Some of this groups are world famous for bringing down the rates of hospital based infections by 80% or more over several years, by aggressive focus and management. Which helps everyone, including their brand image, moral, and bottom line.
My intent was to castigate the Romney-Ryan, and Republican opposition to our ACA, and government based programs for public health, when they have zero alternative except the free market.
So, sorry, if I implied that for-profit hospitals could not, or are not trying their best to reduce infection. Some, including some of my past clients, are among the worlds leader in applying 'six sigma" (standard deviation), and learning organization approaches to this exact problem.
My point is that a whole system problem like this requires a whole system response which government has demonstrated itself to be superior at. And, our Democratic Party, and leaders are better prepared intellectually, and ideological to lead our nation when we confront nationwide, and world-wide problems.
11:09 AM PT: A commenter asked me for a link to the study of a few days ago, linking the early us of antibiotics in infants, to subsequent obesity. Here's one, from yesterday, in WebMD. I'm not saying it's the best, but it has a link to the Journal publications.
Antibiotic Use in Infants May Raise Obesity Risk
2 Studies Suggest Antibiotics May Play a Role in Weight Gain, Obesity
By Denise Mann
WebMD Health News Reviewed by Louise Chang, MD
Aug. 21, 2012 -- Taken together, two new studies point to a potentially new culprit in the obesity epidemic: antibiotic use.

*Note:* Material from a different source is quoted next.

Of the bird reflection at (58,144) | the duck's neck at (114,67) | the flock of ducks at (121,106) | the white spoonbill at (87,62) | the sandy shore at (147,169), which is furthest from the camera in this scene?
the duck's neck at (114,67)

Antibiotics, especially when taken by infants less than 6 months old, may shift the balance of bacteria in the gut and may set the stage for obesity. The first study, which appears in the International Journal of Obesity, found that infants treated with antibiotics before 6 months of age were 22% more likely to be overweight when they were just over 3 years old.
A related study in mice showed that antibiotics affect gut bacteria involved in digesting nutrients, resulting in increases in fat mass. These findings appear in Nature.
“Typically, we think of obesity as a byproduct of an unhealthy diet and lack of physical activity. This study suggests a broader paradigm,” says Leonardo Trasande, MD. He is an associate professor of pediatrics and environmental medicine at the New York University Langone School of Medicine and a researcher on the first study. “Antibiotic exposures in early life disrupt the flora in our intestines, and that may influence how we absorb calories.”